Issue #25 – The Enabling Role of Data Architecture
Architecture can be the key to delivering an enterprise view of your data operations
Read time: 15 minutes
Introduction
The use, value, and hype around data are all accelerating faster than companies can keep up.
But every data domain (e.g., engineering, data science, analytics, management, etc.) is moving in different directions, with different mandates, resulting in increased complexity and confusion.
And that’s before you layer on the operational nuances inherent in each organisation…
Is there an answer to this?
Well there is no silver bullet, but there are ways we can do things better.
While the data ecosystem is complex, crucial components help explain it and the relationships between domains, making sense of what seems incomprehensible.
One of the best answers to solving this problem within data specifically is right in front of us! Data modelling and architecture are two approaches that provide a foundation for solving the most pressing issues data teams are dealing with. The problem is that data teams aren’t giving it the light of day it deserves and are still focusing on short-term issues rather than solving them for the long term.
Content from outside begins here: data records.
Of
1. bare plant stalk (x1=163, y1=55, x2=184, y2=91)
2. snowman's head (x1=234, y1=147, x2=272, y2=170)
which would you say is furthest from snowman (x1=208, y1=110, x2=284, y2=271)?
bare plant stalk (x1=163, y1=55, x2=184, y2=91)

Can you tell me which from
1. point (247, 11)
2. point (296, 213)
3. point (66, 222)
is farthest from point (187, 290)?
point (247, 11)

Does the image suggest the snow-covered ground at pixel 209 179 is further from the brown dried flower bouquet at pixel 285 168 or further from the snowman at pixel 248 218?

So, today, let’s explore the topic of data architecture and understand how it can help align your data strategy, culture, and operations!
What is Data Architecture? Why is it important?
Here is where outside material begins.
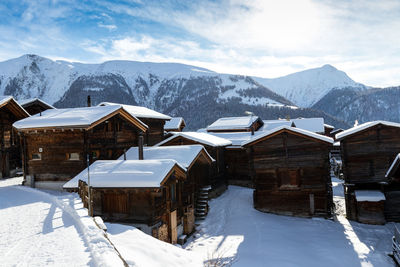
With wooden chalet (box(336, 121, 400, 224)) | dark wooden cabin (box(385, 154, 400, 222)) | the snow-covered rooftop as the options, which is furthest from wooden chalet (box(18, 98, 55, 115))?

Everybody has probably heard of Data Architecture, but the term’s use is not extremely clear.
Many organisations and technical individuals treat Data Architecture as a blueprint of all their data technologies mapped together—essentially their data stack. While this is a component, it doesn’t encompass the whole picture. Instead, let’s turn to the TOGAF (The Open Group Architecture Framework) and DAMA DMBoK (Data Management Body of Knowledge) definitions:
TOGAF – A description of the structure and interaction of the enterprise's major types and sources of data, logical data assets, physical data assets, and data management resources.
DAMA-DMBoK (pg. 47) – Defines the blueprint for managing data assets by aligning with organisational strategy to establish strategic data requirements and designs to meet these requirements
Combining those two definitions gives a good view of what the domain provides for an organisation:
Data Architecture describes an organisation's data assets' structure, interaction, and management to support the overall business objectives and strategy.
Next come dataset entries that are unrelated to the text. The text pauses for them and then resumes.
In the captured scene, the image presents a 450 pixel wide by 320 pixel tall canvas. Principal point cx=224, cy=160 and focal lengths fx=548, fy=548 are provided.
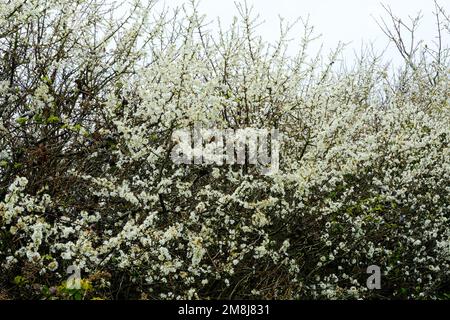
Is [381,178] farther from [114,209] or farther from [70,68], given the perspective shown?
[70,68]

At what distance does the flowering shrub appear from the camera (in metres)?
4.12

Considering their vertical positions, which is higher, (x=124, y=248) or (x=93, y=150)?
(x=93, y=150)

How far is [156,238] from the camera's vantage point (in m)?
3.97

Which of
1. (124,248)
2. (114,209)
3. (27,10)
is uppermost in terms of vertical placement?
(27,10)

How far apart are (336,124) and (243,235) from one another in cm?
132

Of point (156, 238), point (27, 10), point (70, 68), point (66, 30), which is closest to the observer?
point (156, 238)

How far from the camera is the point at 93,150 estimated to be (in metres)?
4.67

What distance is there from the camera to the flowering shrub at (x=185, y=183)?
412 cm

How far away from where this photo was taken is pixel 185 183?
15.0 ft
So why is Data Architecture important? And what is its role in enabling your data teams with the foundation truth of what matters?
Consistent Enterprise View of Data – Creates a unified understanding of what data assets exist and how they flow across the organisation, ensuring all teams work from the same information baseline. This reduces silos, contradictory definitions, and ambiguity within data knowledge and usage
Links the Tech and Data to Business Processes – Sets a blueprint for how data assets and systems align with the business model and the operational workflows that keep the organisation running
Simplifies Integration Management – Most organisations don’t understand their data and technology integrations. An adequately defined architecture reduces the complexity inherent in most data technology designs by mapping out how systems integrate to maintain interoperability and provide transparency into the structure
Establishes Framework for Foundational Data Domains – Defines the core data categories, their relationships and how they are managed, providing a base layer for essential domains like solutions architecture, data engineering, security/ access management, lineage, data management and data governance. Without Data Architecture, these domains wouldn’t “talk to each other” in the same language
Standardises Downstream Requirements Gathering – Gives analysts and scientists a common language and framework to understand how the upstream data is structured, where it flows from and how it maps to the business strategy/ needs. This creates the foundational trust in the data and the business linkage necessary to build analytical solutions
Keeps AI Tools Informed – The biggest problem with AI is poor quality data, leading to hallucination and poor outputs. Providing a standard blueprint for the relevant data and information within the business ensures AI is more accurate and effective
It is worth noting that Data Architecture flows directly from Enterprise Architecture (EA), but Enterprise Architecture takes on a slightly higher-level view that encompasses the wider organisational view, looking at how the business works in terms of its people, technology, processes and data. Data Architecture is one component of EA, sitting next to things like Business, Technical and Application Architecture, which dig into the details of other architectural thinking within the organisational strategy. However, a common misconception is that data architecture is a technology thing, whereas it centres around the business and the information associated with the aspects of the business.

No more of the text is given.